As John Crenshaw acknowledged in his “My View” in the February 28 Santa Fe New Mexican, the public has come to realize that “the game department and commission form an exclusive hook ‘n bullet club.” The governor has the power to change the makeup of the State Game Commission, which is supposed to oversee NMDGF, by appointing commissioners representing the vast majority of New Mexicans who do not hunt or trap. Unfortunately, a few days after Crenshaw’s column was published, the governor decided to follow her predecessor’s example appointing a representative of the oil and gas industry to fill the commissioner position reserved for an environmentalist.

When the new game commissioner introduced herself to the State Game Commission, Crenshaw, who serves as president of the board of New Mexico Wildlife Federation, told the commission that his group welcomes her appointment. This should not be surprising from a group that traces its origins to Aldo Leopold, who worked to extirpate wolves and mountain lions from New Mexico. Only late in life did Leopold, in his autobiographical fantasy “Think Like a Mountain,” popularize the idea of ethical wildlife killing.

Although game departments have recently received record revenues from the Pittman-Robertson Wildlife Restoration Act, which taxes guns and ammunition purchased for any purpose, the departments still worry about their long-term funding as the popularity of hunting decreases. In an effort to slow the decline in the number of hunters, game managers have portrayed hunters as conservationists.

New Mexico’s Senator Martin Heinrich has been working on a bipartisan federal bailout of state game departments. Heinrich’s RAWA, officially known as the ‘‘Recovering America’s Wildlife Act,” is more aptly described as “Replenishing America’s Wildlife Agencies.” RAWA would provide funding from federal taxpayers as well as matching funds from states. NMGDF Director Mike Sloane estimates that to qualify for federal funding, New Mexico would have to come up $9 million in state matching funds.

RAWA would allow state game departments to determine which threatened and endangered species deserve protection. The recent wolf killings in states in the Yellowstone region show what happens when state agencies are left in control of protecting wildlife.
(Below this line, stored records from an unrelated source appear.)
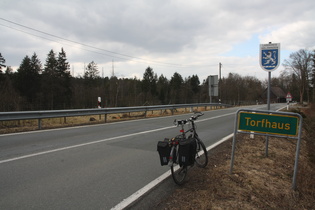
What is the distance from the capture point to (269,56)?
5828 millimetres

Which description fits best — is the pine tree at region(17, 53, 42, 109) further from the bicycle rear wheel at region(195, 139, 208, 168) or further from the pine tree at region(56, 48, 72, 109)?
the bicycle rear wheel at region(195, 139, 208, 168)

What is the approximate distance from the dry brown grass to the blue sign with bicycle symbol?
8.05ft

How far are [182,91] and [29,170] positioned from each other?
78.9 m

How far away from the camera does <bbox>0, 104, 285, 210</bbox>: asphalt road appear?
10.8 ft

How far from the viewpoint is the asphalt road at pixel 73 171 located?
3.30 meters

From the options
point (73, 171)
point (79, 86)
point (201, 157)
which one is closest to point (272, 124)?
point (201, 157)

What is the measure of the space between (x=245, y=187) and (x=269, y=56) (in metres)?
3.73

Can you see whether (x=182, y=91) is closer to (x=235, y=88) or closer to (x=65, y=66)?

The oil and gas industry pays a severance tax to the state to mitigate their damage to the environment. Money paid by hunters and trappers should also be regarded as a severance tax owed for reducing the value of a natural resource, not as a user fee entitling them to special privileges. There is no reason for taxpayers to subsidize a department which operates on behalf of hunters and trappers.

Wildlife populations are estimated to have declined by two-thirds since 1970. The climate crisis is well underway. But with a few exceptions such as Roxy’s law, state game laws have barely changed since they were established by Aldo Leopold’s Game Protective Association in the 1920s. The Game Department, which has no meaningful oversight, has little interest in protecting endangered species or wildlife in general. We need to replace the Game Department with a department interested in protecting wildlife. We need to abolish the Game Commission.